### What to work on
In full and without alteration, write out the records.

══ Excerpted records

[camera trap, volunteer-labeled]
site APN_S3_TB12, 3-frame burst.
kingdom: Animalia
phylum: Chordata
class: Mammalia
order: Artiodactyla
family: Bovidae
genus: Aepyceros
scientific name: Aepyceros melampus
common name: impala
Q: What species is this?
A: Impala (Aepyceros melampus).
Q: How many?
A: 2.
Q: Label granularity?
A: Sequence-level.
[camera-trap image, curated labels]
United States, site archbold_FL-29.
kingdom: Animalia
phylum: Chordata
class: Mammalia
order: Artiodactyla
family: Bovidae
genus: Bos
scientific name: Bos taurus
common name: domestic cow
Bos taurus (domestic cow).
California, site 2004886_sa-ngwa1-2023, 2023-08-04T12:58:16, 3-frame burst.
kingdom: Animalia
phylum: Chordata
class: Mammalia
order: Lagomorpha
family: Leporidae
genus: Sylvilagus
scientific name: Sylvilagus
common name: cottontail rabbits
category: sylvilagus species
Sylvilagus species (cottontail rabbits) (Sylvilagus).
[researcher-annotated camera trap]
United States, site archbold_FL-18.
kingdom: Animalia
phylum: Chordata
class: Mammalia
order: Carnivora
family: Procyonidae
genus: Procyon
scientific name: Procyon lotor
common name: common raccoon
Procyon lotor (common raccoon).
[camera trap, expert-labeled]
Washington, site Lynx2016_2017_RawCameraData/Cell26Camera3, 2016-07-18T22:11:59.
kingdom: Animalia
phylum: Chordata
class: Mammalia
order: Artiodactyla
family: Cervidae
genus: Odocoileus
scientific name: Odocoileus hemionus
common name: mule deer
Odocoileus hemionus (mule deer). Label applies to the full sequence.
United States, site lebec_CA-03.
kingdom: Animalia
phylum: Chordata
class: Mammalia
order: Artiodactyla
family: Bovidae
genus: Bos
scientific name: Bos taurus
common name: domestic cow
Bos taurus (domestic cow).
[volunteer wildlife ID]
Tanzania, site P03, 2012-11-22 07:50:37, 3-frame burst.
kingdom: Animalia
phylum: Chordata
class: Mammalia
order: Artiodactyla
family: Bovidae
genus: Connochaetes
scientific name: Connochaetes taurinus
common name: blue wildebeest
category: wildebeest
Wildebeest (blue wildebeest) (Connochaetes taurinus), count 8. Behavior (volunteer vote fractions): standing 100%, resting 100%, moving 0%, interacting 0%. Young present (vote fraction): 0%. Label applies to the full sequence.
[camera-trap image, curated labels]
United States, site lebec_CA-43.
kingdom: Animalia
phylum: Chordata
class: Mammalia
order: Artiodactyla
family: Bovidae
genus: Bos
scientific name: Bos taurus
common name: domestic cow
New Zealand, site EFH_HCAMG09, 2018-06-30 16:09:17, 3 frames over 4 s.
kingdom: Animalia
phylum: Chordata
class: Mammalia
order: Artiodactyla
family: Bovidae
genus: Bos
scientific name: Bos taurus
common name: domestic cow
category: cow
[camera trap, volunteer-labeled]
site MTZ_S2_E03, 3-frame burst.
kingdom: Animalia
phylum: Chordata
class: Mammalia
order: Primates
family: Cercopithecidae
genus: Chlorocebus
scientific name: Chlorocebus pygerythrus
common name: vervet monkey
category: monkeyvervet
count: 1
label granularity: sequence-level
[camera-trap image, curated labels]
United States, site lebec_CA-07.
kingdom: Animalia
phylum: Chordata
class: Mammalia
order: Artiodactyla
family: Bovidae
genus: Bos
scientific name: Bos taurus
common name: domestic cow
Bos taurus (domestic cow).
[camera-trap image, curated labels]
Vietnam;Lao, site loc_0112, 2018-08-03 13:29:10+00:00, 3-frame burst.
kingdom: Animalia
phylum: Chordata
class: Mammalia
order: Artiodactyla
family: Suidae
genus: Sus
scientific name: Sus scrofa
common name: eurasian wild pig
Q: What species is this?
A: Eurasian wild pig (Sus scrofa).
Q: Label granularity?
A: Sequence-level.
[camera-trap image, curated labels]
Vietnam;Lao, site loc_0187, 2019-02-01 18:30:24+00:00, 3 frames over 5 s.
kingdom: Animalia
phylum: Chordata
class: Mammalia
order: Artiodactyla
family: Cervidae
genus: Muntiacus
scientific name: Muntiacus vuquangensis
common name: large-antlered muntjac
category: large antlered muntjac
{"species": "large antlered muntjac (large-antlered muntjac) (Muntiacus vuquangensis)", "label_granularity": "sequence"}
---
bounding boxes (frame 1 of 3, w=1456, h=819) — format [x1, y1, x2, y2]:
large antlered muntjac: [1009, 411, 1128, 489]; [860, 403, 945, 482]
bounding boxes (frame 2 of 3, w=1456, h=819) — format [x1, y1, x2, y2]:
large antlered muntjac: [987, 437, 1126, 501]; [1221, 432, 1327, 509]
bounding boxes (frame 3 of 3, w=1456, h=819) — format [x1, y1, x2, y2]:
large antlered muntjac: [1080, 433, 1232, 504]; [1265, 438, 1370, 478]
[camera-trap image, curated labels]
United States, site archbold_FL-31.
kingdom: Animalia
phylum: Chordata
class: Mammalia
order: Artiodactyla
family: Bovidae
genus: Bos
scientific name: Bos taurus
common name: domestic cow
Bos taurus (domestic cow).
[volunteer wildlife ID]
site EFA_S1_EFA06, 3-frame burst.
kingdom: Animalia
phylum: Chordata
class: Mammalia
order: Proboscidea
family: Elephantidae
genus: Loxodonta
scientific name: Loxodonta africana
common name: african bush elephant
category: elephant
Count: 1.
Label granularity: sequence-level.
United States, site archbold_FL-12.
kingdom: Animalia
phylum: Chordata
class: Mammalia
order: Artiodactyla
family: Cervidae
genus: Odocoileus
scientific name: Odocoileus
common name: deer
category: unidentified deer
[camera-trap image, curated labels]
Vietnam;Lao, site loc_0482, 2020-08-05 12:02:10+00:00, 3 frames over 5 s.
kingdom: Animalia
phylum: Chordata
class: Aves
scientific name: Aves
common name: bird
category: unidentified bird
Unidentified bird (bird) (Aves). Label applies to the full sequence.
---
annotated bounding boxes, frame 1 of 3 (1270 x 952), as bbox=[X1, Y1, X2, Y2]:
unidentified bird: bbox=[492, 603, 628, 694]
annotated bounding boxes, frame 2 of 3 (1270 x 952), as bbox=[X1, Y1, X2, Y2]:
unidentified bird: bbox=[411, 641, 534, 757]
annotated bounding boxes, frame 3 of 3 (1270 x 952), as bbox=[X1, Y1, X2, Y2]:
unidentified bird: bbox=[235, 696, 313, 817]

════

### Written solution
[camera trap, volunteer-labeled]
site APN_S3_TB12, 3-frame burst.
kingdom: Animalia
phylum: Chordata
class: Mammalia
order: Artiodactyla
family: Bovidae
genus: Aepyceros
scientific name: Aepyceros melampus
common name: impala
Q: What species is this?
A: Impala (Aepyceros melampus).
Q: How many?
A: 2.
Q: Label granularity?
A: Sequence-level.
[camera-trap image, curated labels]
United States, site archbold_FL-29.
kingdom: Animalia
phylum: Chordata
class: Mammalia
order: Artiodactyla
family: Bovidae
genus: Bos
scientific name: Bos taurus
common name: domestic cow
Bos taurus (domestic cow).
California, site 2004886_sa-ngwa1-2023, 2023-08-04T12:58:16, 3-frame burst.
kingdom: Animalia
phylum: Chordata
class: Mammalia
order: Lagomorpha
family: Leporidae
genus: Sylvilagus
scientific name: Sylvilagus
common name: cottontail rabbits
category: sylvilagus species
Sylvilagus species (cottontail rabbits) (Sylvilagus).
[researcher-annotated camera trap]
United States, site archbold_FL-18.
kingdom: Animalia
phylum: Chordata
class: Mammalia
order: Carnivora
family: Procyonidae
genus: Procyon
scientific name: Procyon lotor
common name: common raccoon
Procyon lotor (common raccoon).
[camera trap, expert-labeled]
Washington, site Lynx2016_2017_RawCameraData/Cell26Camera3, 2016-07-18T22:11:59.
kingdom: Animalia
phylum: Chordata
class: Mammalia
order: Artiodactyla
family: Cervidae
genus: Odocoileus
scientific name: Odocoileus hemionus
common name: mule deer
Odocoileus hemionus (mule deer). Label applies to the full sequence.
United States, site lebec_CA-03.
kingdom: Animalia
phylum: Chordata
class: Mammalia
order: Artiodactyla
family: Bovidae
genus: Bos
scientific name: Bos taurus
common name: domestic cow
Bos taurus (domestic cow).
[volunteer wildlife ID]
Tanzania, site P03, 2012-11-22 07:50:37, 3-frame burst.
kingdom: Animalia
phylum: Chordata
class: Mammalia
order: Artiodactyla
family: Bovidae
genus: Connochaetes
scientific name: Connochaetes taurinus
common name: blue wildebeest
category: wildebeest
Wildebeest (blue wildebeest) (Connochaetes taurinus), count 8. Behavior (volunteer vote fractions): standing 100%, resting 100%, moving 0%, interacting 0%. Young present (vote fraction): 0%. Label applies to the full sequence.
[camera-trap image, curated labels]
United States, site lebec_CA-43.
kingdom: Animalia
phylum: Chordata
class: Mammalia
order: Artiodactyla
family: Bovidae
genus: Bos
scientific name: Bos taurus
common name: domestic cow
New Zealand, site EFH_HCAMG09, 2018-06-30 16:09:17, 3 frames over 4 s.
kingdom: Animalia
phylum: Chordata
class: Mammalia
order: Artiodactyla
family: Bovidae
genus: Bos
scientific name: Bos taurus
common name: domestic cow
category: cow
[camera trap, volunteer-labeled]
site MTZ_S2_E03, 3-frame burst.
kingdom: Animalia
phylum: Chordata
class: Mammalia
order: Primates
family: Cercopithecidae
genus: Chlorocebus
scientific name: Chlorocebus pygerythrus
common name: vervet monkey
category: monkeyvervet
count: 1
label granularity: sequence-level
[camera-trap image, curated labels]
United States, site lebec_CA-07.
kingdom: Animalia
phylum: Chordata
class: Mammalia
order: Artiodactyla
family: Bovidae
genus: Bos
scientific name: Bos taurus
common name: domestic cow
Bos taurus (domestic cow).
[camera-trap image, curated labels]
Vietnam;Lao, site loc_0112, 2018-08-03 13:29:10+00:00, 3-frame burst.
kingdom: Animalia
phylum: Chordata
class: Mammalia
order: Artiodactyla
family: Suidae
genus: Sus
scientific name: Sus scrofa
common name: eurasian wild pig
Q: What species is this?
A: Eurasian wild pig (Sus scrofa).
Q: Label granularity?
A: Sequence-level.
[camera-trap image, curated labels]
Vietnam;Lao, site loc_0187, 2019-02-01 18:30:24+00:00, 3 frames over 5 s.
kingdom: Animalia
phylum: Chordata
class: Mammalia
order: Artiodactyla
family: Cervidae
genus: Muntiacus
scientific name: Muntiacus vuquangensis
common name: large-antlered muntjac
category: large antlered muntjac
{"species": "large antlered muntjac (large-antlered muntjac) (Muntiacus vuquangensis)", "label_granularity": "sequence"}
---
bounding boxes (frame 1 of 3, w=1456, h=819) — format [x1, y1, x2, y2]:
large antlered muntjac: [1009, 411, 1128, 489]; [860, 403, 945, 482]
bounding boxes (frame 2 of 3, w=1456, h=819) — format [x1, y1, x2, y2]:
large antlered muntjac: [987, 437, 1126, 501]; [1221, 432, 1327, 509]
bounding boxes (frame 3 of 3, w=1456, h=819) — format [x1, y1, x2, y2]:
large antlered muntjac: [1080, 433, 1232, 504]; [1265, 438, 1370, 478]
[camera-trap image, curated labels]
United States, site archbold_FL-31.
kingdom: Animalia
phylum: Chordata
class: Mammalia
order: Artiodactyla
family: Bovidae
genus: Bos
scientific name: Bos taurus
common name: domestic cow
Bos taurus (domestic cow).
[volunteer wildlife ID]
site EFA_S1_EFA06, 3-frame burst.
kingdom: Animalia
phylum: Chordata
class: Mammalia
order: Proboscidea
family: Elephantidae
genus: Loxodonta
scientific name: Loxodonta africana
common name: african bush elephant
category: elephant
Count: 1.
Label granularity: sequence-level.
United States, site archbold_FL-12.
kingdom: Animalia
phylum: Chordata
class: Mammalia
order: Artiodactyla
family: Cervidae
genus: Odocoileus
scientific name: Odocoileus
common name: deer
category: unidentified deer
[camera-trap image, curated labels]
Vietnam;Lao, site loc_0482, 2020-08-05 12:02:10+00:00, 3 frames over 5 s.
kingdom: Animalia
phylum: Chordata
class: Aves
scientific name: Aves
common name: bird
category: unidentified bird
Unidentified bird (bird) (Aves). Label applies to the full sequence.
---
annotated bounding boxes, frame 1 of 3 (1270 x 952), as bbox=[X1, Y1, X2, Y2]:
unidentified bird: bbox=[492, 603, 628, 694]
annotated bounding boxes, frame 2 of 3 (1270 x 952), as bbox=[X1, Y1, X2, Y2]:
unidentified bird: bbox=[411, 641, 534, 757]
annotated bounding boxes, frame 3 of 3 (1270 x 952), as bbox=[X1, Y1, X2, Y2]:
unidentified bird: bbox=[235, 696, 313, 817]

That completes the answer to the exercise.